[Collected data entries]

+++++

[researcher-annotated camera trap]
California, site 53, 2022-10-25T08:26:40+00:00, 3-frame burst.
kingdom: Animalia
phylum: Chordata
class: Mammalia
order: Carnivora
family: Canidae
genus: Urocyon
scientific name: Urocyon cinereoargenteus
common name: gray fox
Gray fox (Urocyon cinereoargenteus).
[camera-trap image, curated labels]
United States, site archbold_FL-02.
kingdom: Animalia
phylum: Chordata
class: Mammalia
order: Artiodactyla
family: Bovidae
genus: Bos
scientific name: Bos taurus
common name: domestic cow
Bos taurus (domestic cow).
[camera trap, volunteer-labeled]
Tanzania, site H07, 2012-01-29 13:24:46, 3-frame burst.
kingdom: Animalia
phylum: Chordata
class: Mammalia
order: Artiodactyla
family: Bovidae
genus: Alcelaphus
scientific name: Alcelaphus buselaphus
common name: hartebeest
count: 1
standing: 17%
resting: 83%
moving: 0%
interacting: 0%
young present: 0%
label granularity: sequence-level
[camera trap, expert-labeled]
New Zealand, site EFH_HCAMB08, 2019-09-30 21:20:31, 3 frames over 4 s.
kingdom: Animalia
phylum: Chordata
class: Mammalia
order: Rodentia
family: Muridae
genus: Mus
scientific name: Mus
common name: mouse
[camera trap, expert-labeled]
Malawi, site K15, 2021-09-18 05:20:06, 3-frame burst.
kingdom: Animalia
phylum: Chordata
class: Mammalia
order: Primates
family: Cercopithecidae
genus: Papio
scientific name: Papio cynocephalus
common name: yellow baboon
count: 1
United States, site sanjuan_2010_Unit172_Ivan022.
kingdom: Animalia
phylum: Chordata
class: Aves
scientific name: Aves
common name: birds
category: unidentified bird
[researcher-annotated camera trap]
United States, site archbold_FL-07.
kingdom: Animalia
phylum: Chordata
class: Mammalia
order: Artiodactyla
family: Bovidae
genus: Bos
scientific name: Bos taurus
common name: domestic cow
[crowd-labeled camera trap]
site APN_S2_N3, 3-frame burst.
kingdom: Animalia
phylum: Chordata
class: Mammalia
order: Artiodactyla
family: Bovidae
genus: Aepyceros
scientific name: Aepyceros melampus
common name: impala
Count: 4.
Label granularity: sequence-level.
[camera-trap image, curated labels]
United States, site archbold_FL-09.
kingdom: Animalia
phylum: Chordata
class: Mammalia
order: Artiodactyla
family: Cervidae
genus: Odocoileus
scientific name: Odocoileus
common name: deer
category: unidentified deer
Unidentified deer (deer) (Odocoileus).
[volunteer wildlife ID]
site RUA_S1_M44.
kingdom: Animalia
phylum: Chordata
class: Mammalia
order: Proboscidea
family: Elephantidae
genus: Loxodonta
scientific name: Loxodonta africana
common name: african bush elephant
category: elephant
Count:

+++++

**Activity:**
An exact copy of all the records is the only acceptable answer.

**Solution for this problem:**
[researcher-annotated camera trap]
California, site 53, 2022-10-25T08:26:40+00:00, 3-frame burst.
kingdom: Animalia
phylum: Chordata
class: Mammalia
order: Carnivora
family: Canidae
genus: Urocyon
scientific name: Urocyon cinereoargenteus
common name: gray fox
Gray fox (Urocyon cinereoargenteus).
[camera-trap image, curated labels]
United States, site archbold_FL-02.
kingdom: Animalia
phylum: Chordata
class: Mammalia
order: Artiodactyla
family: Bovidae
genus: Bos
scientific name: Bos taurus
common name: domestic cow
Bos taurus (domestic cow).
[camera trap, volunteer-labeled]
Tanzania, site H07, 2012-01-29 13:24:46, 3-frame burst.
kingdom: Animalia
phylum: Chordata
class: Mammalia
order: Artiodactyla
family: Bovidae
genus: Alcelaphus
scientific name: Alcelaphus buselaphus
common name: hartebeest
count: 1
standing: 17%
resting: 83%
moving: 0%
interacting: 0%
young present: 0%
label granularity: sequence-level
[camera trap, expert-labeled]
New Zealand, site EFH_HCAMB08, 2019-09-30 21:20:31, 3 frames over 4 s.
kingdom: Animalia
phylum: Chordata
class: Mammalia
order: Rodentia
family: Muridae
genus: Mus
scientific name: Mus
common name: mouse
[camera trap, expert-labeled]
Malawi, site K15, 2021-09-18 05:20:06, 3-frame burst.
kingdom: Animalia
phylum: Chordata
class: Mammalia
order: Primates
family: Cercopithecidae
genus: Papio
scientific name: Papio cynocephalus
common name: yellow baboon
count: 1
United States, site sanjuan_2010_Unit172_Ivan022.
kingdom: Animalia
phylum: Chordata
class: Aves
scientific name: Aves
common name: birds
category: unidentified bird
[researcher-annotated camera trap]
United States, site archbold_FL-07.
kingdom: Animalia
phylum: Chordata
class: Mammalia
order: Artiodactyla
family: Bovidae
genus: Bos
scientific name: Bos taurus
common name: domestic cow
[crowd-labeled camera trap]
site APN_S2_N3, 3-frame burst.
kingdom: Animalia
phylum: Chordata
class: Mammalia
order: Artiodactyla
family: Bovidae
genus: Aepyceros
scientific name: Aepyceros melampus
common name: impala
Count: 4.
Label granularity: sequence-level.
[camera-trap image, curated labels]
United States, site archbold_FL-09.
kingdom: Animalia
phylum: Chordata
class: Mammalia
order: Artiodactyla
family: Cervidae
genus: Odocoileus
scientific name: Odocoileus
common name: deer
category: unidentified deer
Unidentified deer (deer) (Odocoileus).
[volunteer wildlife ID]
site RUA_S1_M44.
kingdom: Animalia
phylum: Chordata
class: Mammalia
order: Proboscidea
family: Elephantidae
genus: Loxodonta
scientific name: Loxodonta africana
common name: african bush elephant
category: elephant
Count:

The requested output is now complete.